Pizzas now come decked out in tomato sauce, white sauce and no sauce. Meated toppings range from chicken to beef to pork and seafood, in every shape and form. Cheese is no longer confined to mozzarella. Instead it's mixed and matched in every way imaginable.
Vegetables have always adorned pizza in some minor way. Dot them with mushrooms, highlight them with whole garlic cloves or mix and match an assortment depending on likes and dislikes. If eating out, the cost goes up according to the number of toppings.
A favorite, basic vegetable pizza is topped with tomato sauce, plus small pieces or slices of broccoli, mushroom, green or red peppers, and onions. That's just a beginning and there's a world of choice, again based on the consumer's taste buds and likes or dislikes.
Pizza dough can be homemade. It is, however, available in various sizes at most supermarkets - white or whole wheat, cooked just a few minutes in the store to stop the dough rising and to shorten your cooking time at home.
Sauce, too, can be a simple home concoction tomato sauce (or paste and water), seasoned with herbs such as basil, oregano and crushed red pepper flakes, any of which compliments the tomato base.

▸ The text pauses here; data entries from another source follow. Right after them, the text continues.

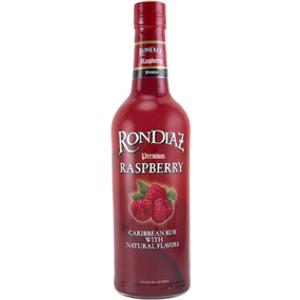 Rondiaz Raspberry Rum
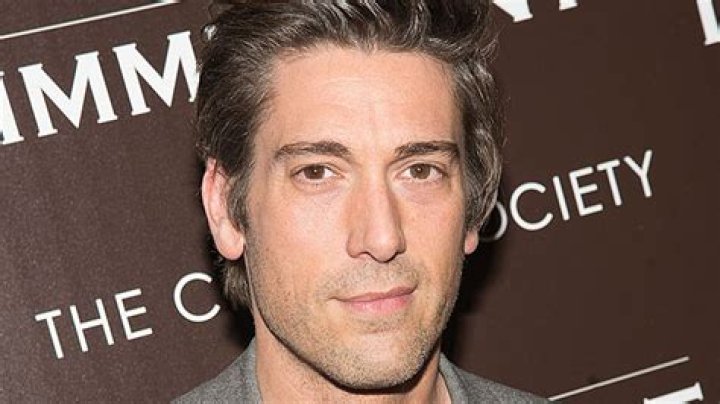David Muir in Relationship: Unveiling the Personal Life of a Leading News Anchor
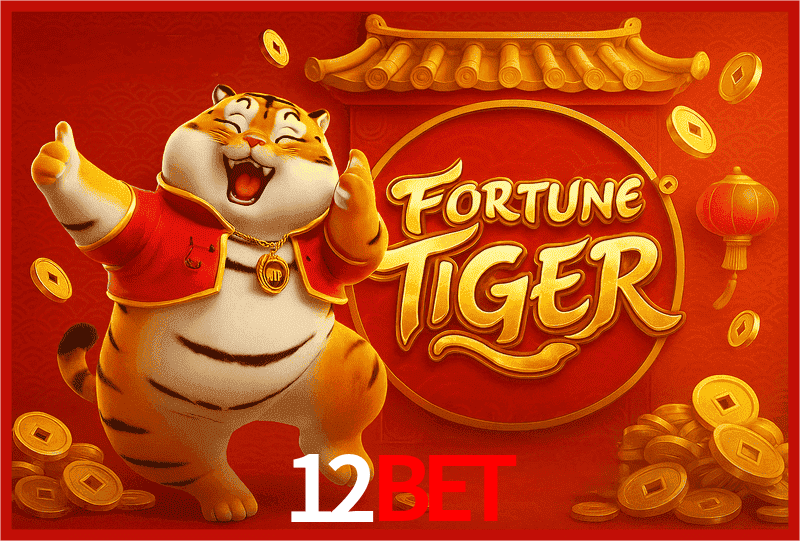 Jogos Exclusivos 12bet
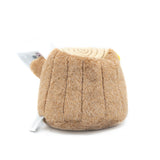 Mon Voisin Totoro - Totoro avec son arbre creux (12 cm) - Peluche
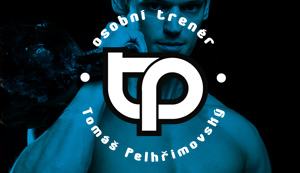 **Tomáš Pelhřimovský** - osobní trenér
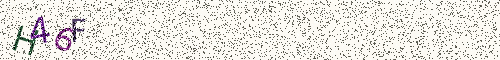 Cryptogramme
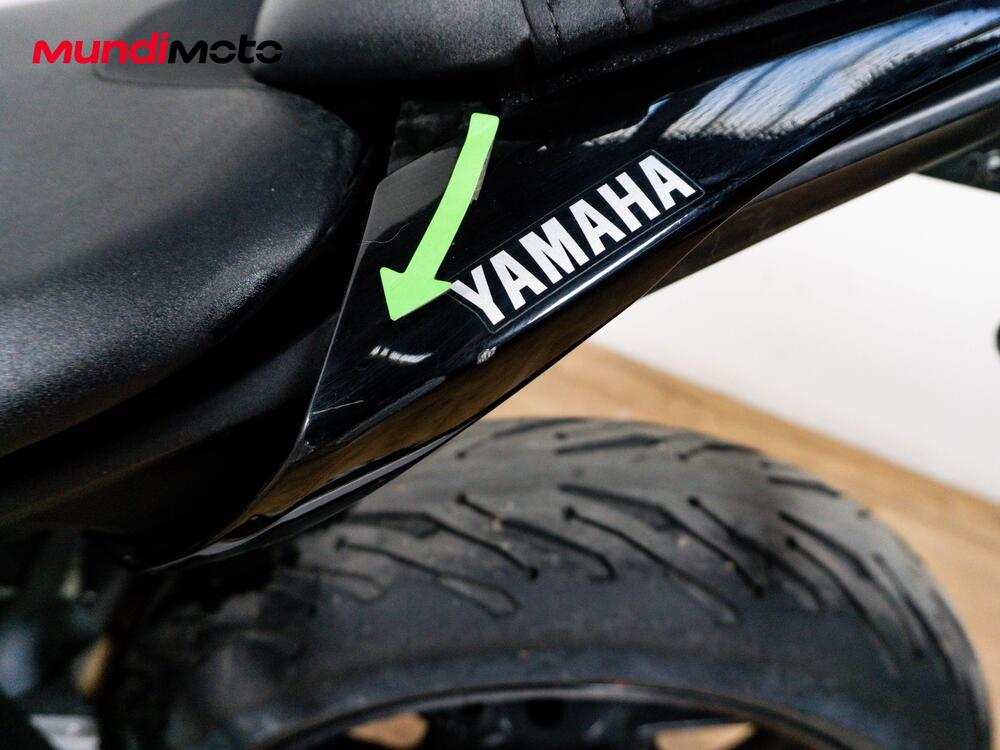Yamaha MT-07 (2014 - 16) (16)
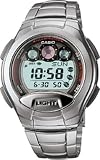Casio General Men's Watches Digital W-755D-1AVDF - WW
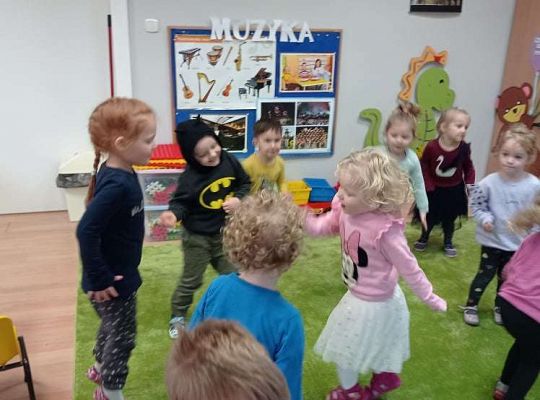 Gr. I Tydzień muzyczny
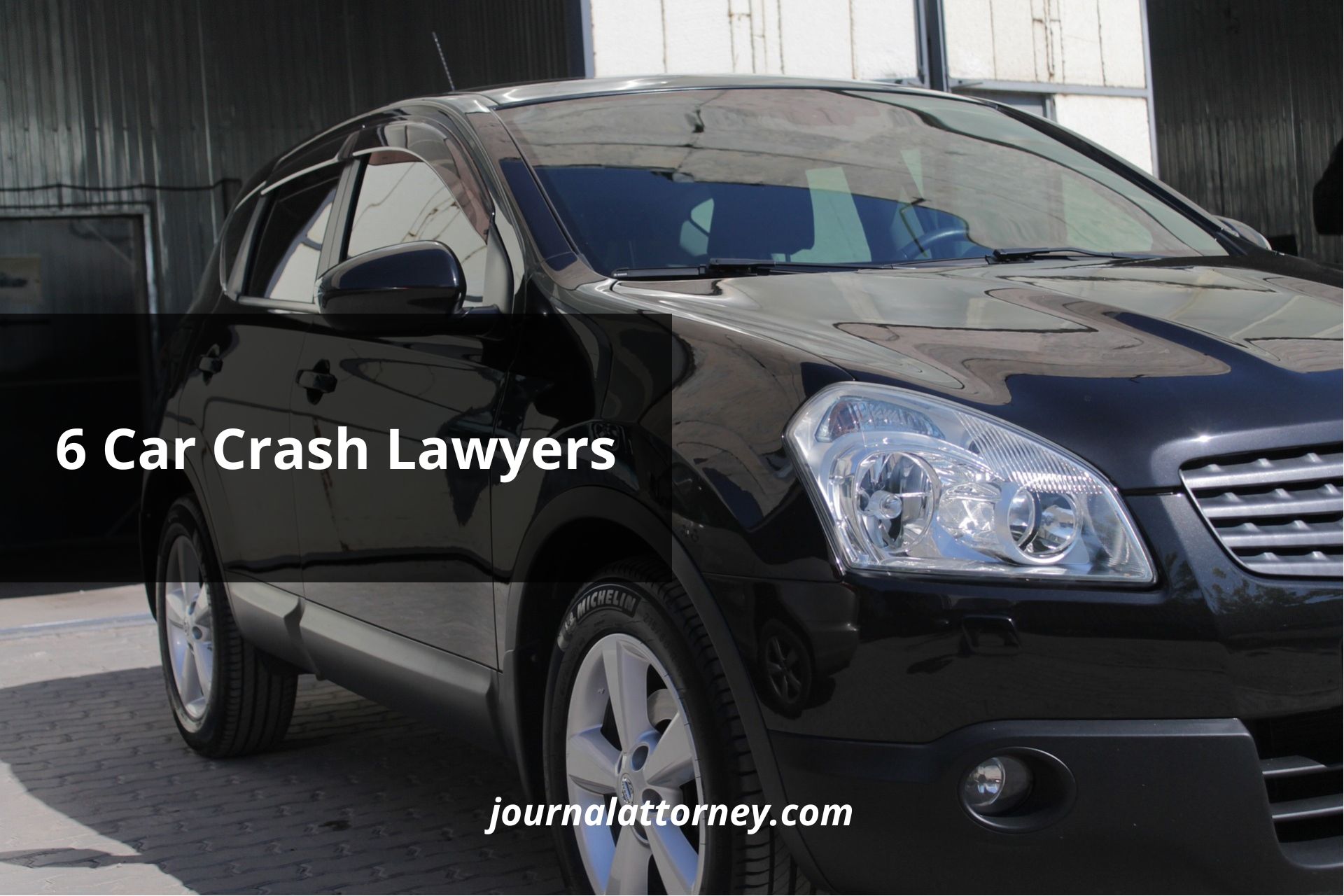 Car Crash Lawyers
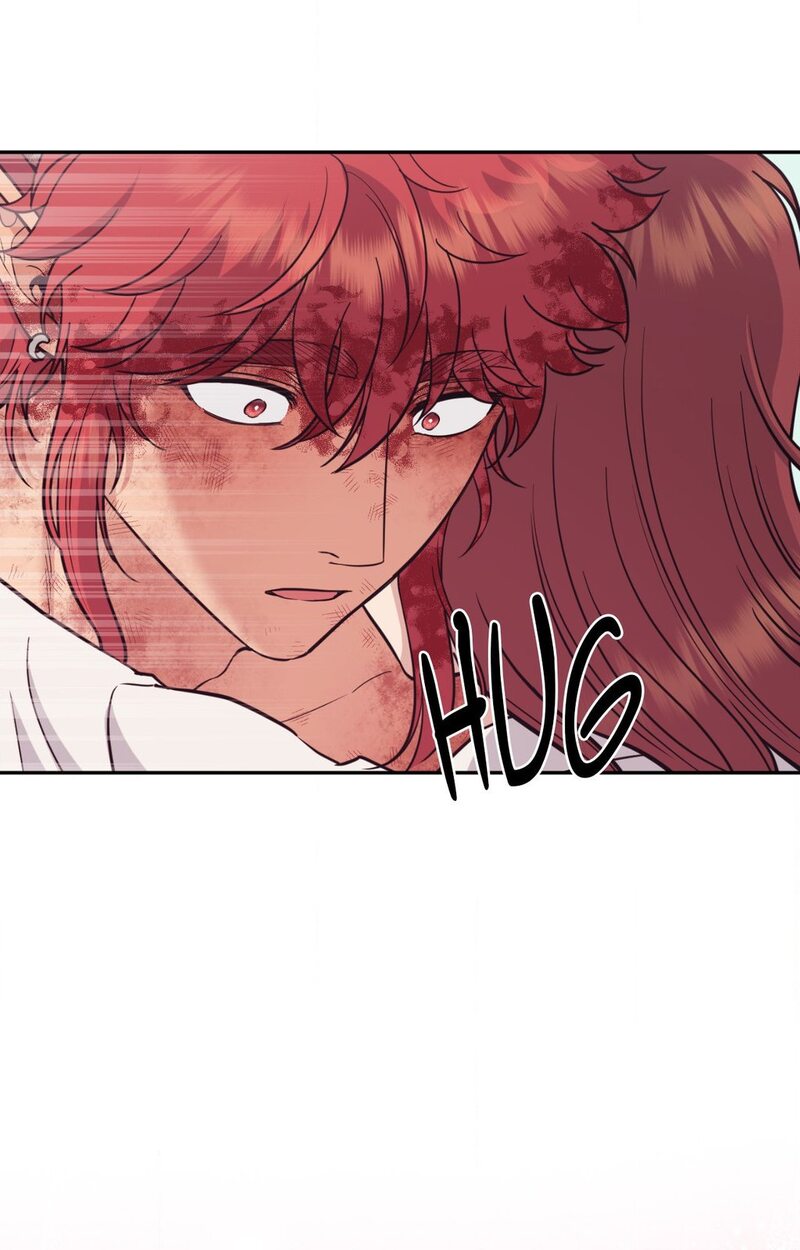 Hana’s Demons of Lust - Chapter 117 Page 91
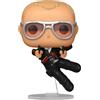 Cartemagic Funko Fusion Nicholas Angel 997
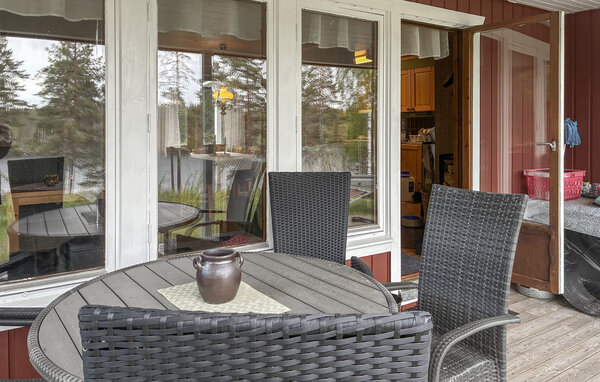 Ferienhaus - Åmot , Schweden - S87104 101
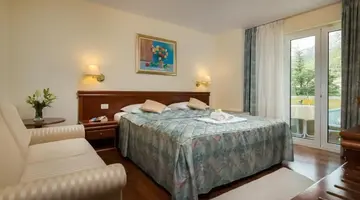 Hotel Villa Bacchus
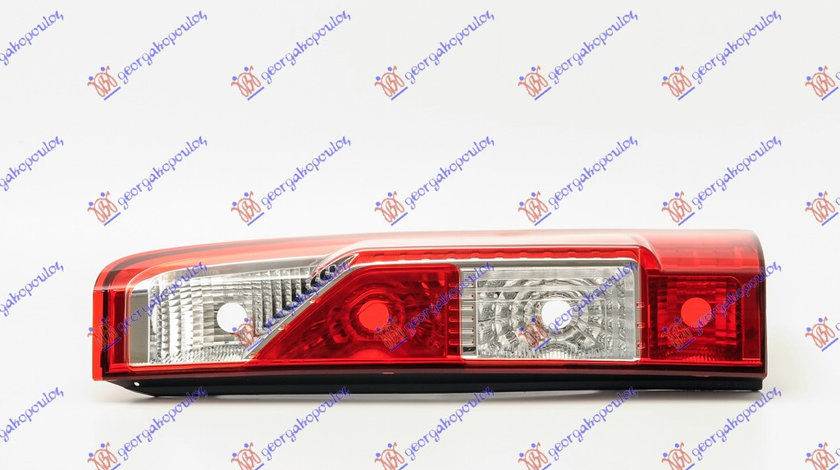 Stop Lampa Spate - Opel Movano 2009 , 4419379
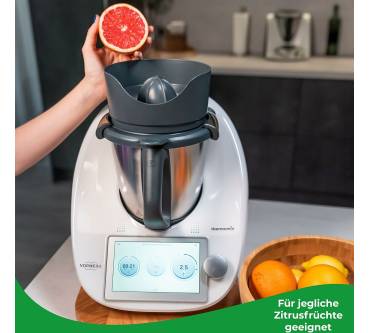 Produktbild Wundermix WunderJuicer (für Thermomix)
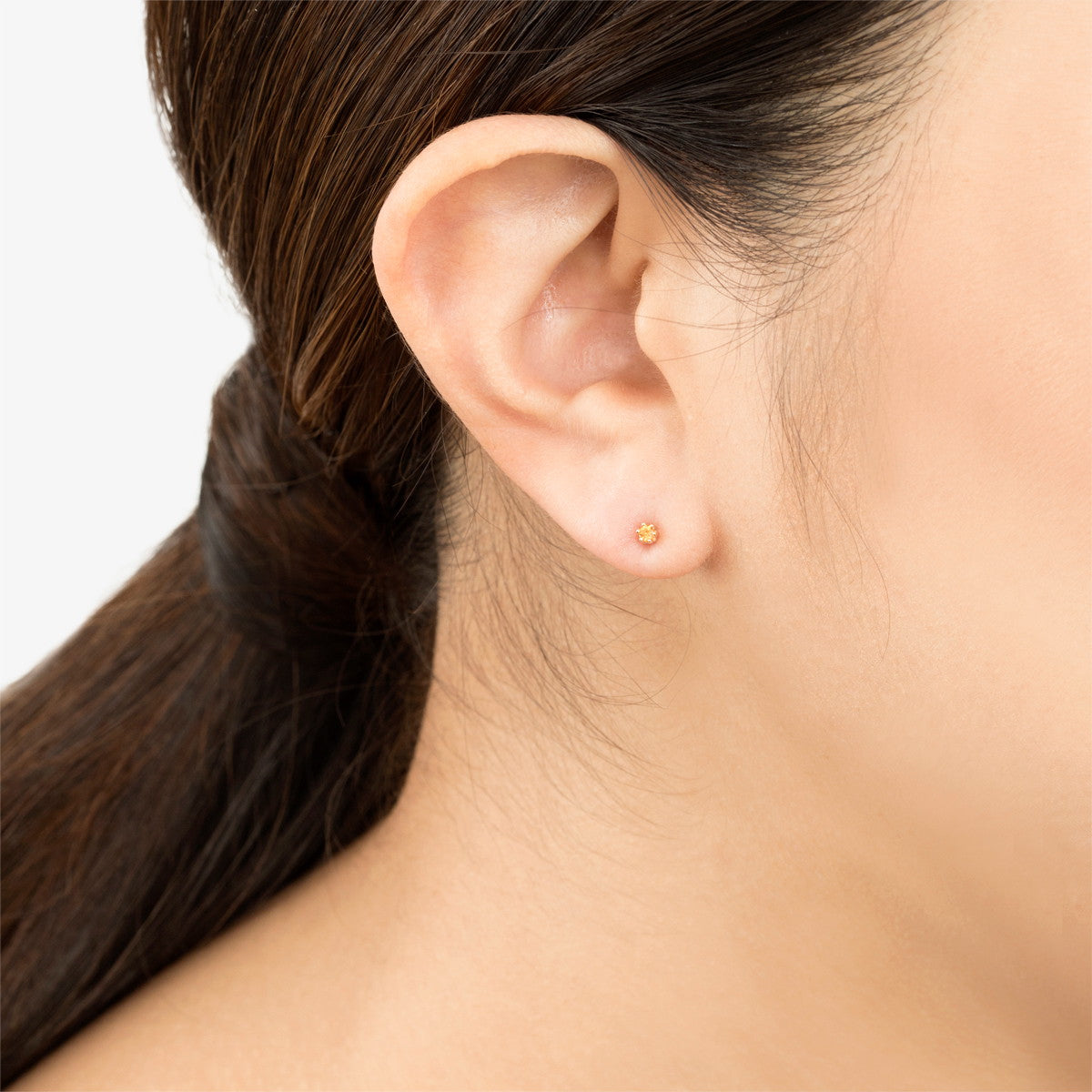Earrings – Satomi Kawakita Tokyo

Some vegetables such as eggplant require precooking, as least partially. Most, however, will cook after placed on the pizza and in a very hot oven, as long as they have been slivered, sliced or diced into small enough pieces. Vegetable pizzas seem to fare well with the sauce as the base layer, followed by cheeses and then topped with veggies. It's tempting to heap vegetables high. A thin layer spread loosely over the top is a good way to start. After seeing and tasting the results, consideration can be given to which vegetables will go well if greater amounts are used. There's a fine balance so that none of the ingredients - crust, sauce, cheeses or vegetables - overwhelm each other.